Effectiveness and safety of a single 7-French plastic stent for endoscopic ultrasound-guided pancreatic pseudocyst drainage and long-term follow-up outcomes
Nonthalee Pausawasdi1, Manus Rugivarodom1, Pongprueth Rujirachun1, Phunchai Charatchareonwitthaya1, Tanyaporn Chantarojanasiri2, Yongyut Sirivatanauksorn3
1 Department of Medicine, Siriraj GI Endoscopy Center, Division of Gastronterology, Faculty of Medicine, Siriraj Hospital, Mahidol University, Bangkok, Thailand, Thailand
2 Department of Internal Medicine, Division of Gastroenterology, Rajavithi Hospital, Bangkok, Thailand
3 Department of Surgery, Faculty of Medicine, Siriraj Hospital, Mahidol University, Bangkok, Thailand
Department of Medicine, Siriraj GI Endoscopy Center, Division of Gastronterology,, Faculty of Medicine, Siriraj Hospital, Mahidol University, Bangkok 10700
Source of Support: None, Conflict of Interest: None
Background: Endoscopic ultrasound (EUS)-guided cystogastrostomy with a single 7-French (Fr) double-pigtail stent (DPS) is less popular due to the concern of stent patency.
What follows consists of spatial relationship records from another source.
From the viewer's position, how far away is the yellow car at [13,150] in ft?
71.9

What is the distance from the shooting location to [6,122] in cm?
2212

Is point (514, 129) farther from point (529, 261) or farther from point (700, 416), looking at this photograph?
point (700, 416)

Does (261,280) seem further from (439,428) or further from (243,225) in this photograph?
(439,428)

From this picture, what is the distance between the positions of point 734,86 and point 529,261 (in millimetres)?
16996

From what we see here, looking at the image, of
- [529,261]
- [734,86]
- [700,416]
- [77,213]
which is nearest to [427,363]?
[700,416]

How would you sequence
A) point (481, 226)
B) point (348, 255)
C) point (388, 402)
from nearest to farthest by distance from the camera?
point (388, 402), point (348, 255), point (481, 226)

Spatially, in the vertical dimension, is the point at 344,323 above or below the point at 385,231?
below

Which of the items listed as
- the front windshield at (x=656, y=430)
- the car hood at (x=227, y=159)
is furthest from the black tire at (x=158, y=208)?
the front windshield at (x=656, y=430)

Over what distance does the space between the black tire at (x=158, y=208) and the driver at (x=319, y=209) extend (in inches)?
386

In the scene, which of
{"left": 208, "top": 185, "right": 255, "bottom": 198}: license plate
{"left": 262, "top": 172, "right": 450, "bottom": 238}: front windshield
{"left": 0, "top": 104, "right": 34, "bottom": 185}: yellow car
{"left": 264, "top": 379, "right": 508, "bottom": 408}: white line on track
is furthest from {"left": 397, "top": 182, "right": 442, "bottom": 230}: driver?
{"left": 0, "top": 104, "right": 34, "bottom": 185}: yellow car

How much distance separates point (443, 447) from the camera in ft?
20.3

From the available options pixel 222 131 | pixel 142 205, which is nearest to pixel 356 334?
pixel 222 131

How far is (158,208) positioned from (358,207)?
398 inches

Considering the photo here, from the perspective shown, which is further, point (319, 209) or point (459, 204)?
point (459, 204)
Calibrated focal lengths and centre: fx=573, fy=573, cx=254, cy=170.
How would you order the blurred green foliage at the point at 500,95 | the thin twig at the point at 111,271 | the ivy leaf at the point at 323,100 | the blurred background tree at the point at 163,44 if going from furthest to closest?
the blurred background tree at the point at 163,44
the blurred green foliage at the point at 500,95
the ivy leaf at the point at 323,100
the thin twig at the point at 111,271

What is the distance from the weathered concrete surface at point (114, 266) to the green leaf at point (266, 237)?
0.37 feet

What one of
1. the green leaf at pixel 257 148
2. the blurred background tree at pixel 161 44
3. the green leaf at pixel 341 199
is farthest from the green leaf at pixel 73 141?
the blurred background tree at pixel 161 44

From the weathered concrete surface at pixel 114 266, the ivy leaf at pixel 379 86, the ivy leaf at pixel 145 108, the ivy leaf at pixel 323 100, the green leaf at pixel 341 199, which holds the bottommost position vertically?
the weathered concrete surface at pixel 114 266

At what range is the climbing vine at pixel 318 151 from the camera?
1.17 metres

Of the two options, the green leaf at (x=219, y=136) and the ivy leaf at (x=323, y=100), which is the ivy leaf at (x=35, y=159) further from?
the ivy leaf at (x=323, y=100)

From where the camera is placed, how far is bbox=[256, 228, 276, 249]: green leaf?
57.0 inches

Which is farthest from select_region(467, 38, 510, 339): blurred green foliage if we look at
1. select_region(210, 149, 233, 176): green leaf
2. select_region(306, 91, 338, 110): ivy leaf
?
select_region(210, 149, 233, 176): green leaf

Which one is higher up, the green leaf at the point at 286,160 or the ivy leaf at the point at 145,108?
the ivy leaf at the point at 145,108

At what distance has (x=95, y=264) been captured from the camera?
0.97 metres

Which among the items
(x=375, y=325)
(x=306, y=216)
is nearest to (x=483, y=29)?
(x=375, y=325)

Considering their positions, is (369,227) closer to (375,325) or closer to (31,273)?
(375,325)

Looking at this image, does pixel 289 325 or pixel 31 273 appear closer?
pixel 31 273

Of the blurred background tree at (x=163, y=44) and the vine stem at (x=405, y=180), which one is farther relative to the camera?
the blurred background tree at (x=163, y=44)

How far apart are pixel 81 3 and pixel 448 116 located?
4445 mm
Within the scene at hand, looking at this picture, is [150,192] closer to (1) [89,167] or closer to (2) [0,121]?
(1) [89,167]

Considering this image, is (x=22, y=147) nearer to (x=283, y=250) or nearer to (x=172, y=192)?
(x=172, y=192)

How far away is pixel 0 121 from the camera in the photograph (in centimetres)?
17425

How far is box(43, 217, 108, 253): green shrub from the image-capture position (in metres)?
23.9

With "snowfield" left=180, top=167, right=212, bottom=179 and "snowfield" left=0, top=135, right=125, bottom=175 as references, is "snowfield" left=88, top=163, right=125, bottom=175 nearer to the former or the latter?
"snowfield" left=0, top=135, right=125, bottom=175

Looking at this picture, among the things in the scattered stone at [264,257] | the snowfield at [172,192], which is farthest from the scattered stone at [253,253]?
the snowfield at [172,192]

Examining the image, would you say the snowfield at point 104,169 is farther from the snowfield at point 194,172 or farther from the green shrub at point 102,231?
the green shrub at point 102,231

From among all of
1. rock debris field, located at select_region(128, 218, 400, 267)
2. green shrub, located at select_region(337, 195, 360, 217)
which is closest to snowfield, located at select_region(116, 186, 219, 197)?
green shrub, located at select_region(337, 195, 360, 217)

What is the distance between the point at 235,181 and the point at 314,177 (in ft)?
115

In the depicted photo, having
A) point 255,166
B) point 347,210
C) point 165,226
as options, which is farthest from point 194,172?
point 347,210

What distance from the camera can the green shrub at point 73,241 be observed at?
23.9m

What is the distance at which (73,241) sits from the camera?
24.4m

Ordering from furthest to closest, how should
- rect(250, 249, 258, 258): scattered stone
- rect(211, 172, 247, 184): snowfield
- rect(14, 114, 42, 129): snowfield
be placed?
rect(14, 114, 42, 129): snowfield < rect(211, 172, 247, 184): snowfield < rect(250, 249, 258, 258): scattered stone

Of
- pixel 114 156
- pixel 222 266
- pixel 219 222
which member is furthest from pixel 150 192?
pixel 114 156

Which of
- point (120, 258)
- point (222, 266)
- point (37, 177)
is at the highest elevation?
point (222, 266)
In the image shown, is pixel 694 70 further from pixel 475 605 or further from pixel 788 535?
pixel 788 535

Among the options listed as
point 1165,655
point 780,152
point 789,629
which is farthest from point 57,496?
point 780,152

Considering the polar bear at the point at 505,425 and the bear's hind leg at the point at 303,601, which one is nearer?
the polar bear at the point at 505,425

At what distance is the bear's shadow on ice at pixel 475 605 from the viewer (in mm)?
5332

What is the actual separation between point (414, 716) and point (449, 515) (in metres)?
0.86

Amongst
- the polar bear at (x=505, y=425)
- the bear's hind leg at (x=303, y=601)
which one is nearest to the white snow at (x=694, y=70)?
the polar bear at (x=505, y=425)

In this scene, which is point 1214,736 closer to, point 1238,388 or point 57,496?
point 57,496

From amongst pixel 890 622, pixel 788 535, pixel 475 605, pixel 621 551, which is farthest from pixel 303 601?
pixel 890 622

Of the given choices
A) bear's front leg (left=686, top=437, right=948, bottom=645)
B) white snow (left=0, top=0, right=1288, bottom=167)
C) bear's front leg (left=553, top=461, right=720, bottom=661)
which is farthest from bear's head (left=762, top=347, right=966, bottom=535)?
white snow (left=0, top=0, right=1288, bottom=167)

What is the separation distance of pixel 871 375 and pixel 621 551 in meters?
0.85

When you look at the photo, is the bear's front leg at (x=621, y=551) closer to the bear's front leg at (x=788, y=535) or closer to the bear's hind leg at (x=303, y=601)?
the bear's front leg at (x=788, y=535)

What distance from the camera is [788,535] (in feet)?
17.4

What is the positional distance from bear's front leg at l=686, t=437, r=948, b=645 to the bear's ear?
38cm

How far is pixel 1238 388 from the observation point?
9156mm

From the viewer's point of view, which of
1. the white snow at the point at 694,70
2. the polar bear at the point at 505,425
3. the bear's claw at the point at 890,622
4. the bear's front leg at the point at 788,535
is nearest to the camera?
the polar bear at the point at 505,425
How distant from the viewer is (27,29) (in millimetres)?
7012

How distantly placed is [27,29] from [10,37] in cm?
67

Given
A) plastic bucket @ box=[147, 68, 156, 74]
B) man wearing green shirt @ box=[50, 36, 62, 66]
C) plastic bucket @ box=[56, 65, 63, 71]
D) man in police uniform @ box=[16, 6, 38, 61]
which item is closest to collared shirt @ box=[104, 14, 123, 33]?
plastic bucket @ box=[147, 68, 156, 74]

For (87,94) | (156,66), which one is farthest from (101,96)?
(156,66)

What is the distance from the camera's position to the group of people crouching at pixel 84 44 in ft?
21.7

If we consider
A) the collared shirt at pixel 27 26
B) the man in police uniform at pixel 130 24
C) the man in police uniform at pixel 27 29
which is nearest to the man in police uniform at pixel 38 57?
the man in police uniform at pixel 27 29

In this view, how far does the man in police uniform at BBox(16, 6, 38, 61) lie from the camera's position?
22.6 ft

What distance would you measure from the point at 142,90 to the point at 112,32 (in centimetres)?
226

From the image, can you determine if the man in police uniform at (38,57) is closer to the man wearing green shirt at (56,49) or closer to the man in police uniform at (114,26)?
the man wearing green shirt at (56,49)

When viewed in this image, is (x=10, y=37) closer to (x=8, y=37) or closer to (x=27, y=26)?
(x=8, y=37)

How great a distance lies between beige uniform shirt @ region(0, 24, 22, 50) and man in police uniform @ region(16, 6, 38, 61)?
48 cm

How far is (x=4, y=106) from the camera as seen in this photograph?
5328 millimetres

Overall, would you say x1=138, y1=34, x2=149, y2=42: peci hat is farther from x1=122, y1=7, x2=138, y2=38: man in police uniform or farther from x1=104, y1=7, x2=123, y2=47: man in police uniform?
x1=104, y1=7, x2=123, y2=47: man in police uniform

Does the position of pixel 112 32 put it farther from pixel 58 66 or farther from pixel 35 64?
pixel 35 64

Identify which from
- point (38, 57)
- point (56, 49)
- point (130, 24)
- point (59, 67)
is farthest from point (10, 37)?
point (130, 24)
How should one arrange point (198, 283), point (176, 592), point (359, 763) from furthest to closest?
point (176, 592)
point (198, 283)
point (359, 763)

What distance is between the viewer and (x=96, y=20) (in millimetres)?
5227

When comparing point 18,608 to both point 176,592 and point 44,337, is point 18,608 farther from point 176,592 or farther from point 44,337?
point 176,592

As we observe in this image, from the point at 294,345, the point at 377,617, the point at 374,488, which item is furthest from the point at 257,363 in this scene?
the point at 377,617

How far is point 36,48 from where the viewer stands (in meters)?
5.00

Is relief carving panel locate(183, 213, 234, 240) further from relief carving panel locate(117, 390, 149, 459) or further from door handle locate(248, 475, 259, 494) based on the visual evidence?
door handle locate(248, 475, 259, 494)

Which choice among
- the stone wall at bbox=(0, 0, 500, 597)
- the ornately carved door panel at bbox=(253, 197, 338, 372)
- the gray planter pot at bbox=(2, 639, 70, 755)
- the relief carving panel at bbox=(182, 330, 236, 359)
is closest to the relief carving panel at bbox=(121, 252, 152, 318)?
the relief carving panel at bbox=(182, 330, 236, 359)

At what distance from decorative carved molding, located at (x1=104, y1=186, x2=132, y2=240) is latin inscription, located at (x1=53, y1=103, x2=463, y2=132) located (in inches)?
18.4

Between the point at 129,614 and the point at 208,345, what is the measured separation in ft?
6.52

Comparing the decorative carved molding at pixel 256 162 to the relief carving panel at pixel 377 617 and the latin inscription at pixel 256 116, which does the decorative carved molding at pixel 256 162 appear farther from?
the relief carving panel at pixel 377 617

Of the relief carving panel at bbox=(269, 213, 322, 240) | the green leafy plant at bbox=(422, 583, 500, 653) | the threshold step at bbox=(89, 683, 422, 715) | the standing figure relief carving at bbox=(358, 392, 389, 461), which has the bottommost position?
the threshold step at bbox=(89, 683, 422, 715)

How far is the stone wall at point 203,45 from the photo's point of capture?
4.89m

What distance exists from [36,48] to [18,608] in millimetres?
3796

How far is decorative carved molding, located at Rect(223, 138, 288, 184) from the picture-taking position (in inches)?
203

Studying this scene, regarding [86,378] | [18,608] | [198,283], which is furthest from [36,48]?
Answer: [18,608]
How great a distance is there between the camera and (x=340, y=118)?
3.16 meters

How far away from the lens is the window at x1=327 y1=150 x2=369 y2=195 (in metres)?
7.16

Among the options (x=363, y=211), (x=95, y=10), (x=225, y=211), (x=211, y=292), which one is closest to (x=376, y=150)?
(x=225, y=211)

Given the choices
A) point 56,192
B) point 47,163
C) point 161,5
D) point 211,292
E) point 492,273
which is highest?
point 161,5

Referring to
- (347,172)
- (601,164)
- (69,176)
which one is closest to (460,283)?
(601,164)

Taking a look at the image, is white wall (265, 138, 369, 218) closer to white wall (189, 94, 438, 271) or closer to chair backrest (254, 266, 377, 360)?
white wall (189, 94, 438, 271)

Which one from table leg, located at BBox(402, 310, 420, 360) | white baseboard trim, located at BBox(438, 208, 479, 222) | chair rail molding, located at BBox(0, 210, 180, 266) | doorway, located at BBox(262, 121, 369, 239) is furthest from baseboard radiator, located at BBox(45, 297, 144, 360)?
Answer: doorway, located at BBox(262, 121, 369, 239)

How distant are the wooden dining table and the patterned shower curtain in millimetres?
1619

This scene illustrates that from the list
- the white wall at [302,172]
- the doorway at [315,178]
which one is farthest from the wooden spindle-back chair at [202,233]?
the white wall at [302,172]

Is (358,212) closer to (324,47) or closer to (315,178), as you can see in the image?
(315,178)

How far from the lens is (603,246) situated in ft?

We aimed to assess the effectiveness, complications, and long-term outcomes of a single 7-Fr DPS in the endoscopic drainage of uncomplicated pseudocysts, containing no or minimal (<10%) debris. Methods: A retrospective review of patients with pancreatic pseudocysts, who underwent EUS-guided cystogastrostomy during 2010–2018, and a systematic review of the literature were conducted. Results: Of 45 patients, 14 patients underwent endoscopic drainage of uncomplicated pseudocysts using a single 7-Fr × 5 cm DPS. The mean cyst size was 10.2 ± 3.5 cm. Stent placement had a 100% technical and clinical success, defined as complete resolution of symptoms and regression of the cyst size by more than 50% at 8 weeks after drainage. The median follow-up was 42.4 months (range, 10–103). The pseudocysts resolved without recurrence in 92.8%. Spontaneous stent dislodgment was noted in 70% at a mean follow-up of 18 months. Additional interventions were required in 14% of cases due to stent occlusion and migration. A systematic review of literature related to EUS-guided cystogastrostomy using single and multiple plastic stents included 9 of 333 studies (222 patients). The analysis showed the pooled clinical success of 89% (95% confidence interval [CI], 82.0–94.2) and complication rate of 13% (95% CI, 5.7–21.8). Conclusion: Selected uncomplicated pseudocysts can be treated effectively with a single 7-Fr DPS as it provides comparable clinical success and long-term outcomes as using larger or multiple stents.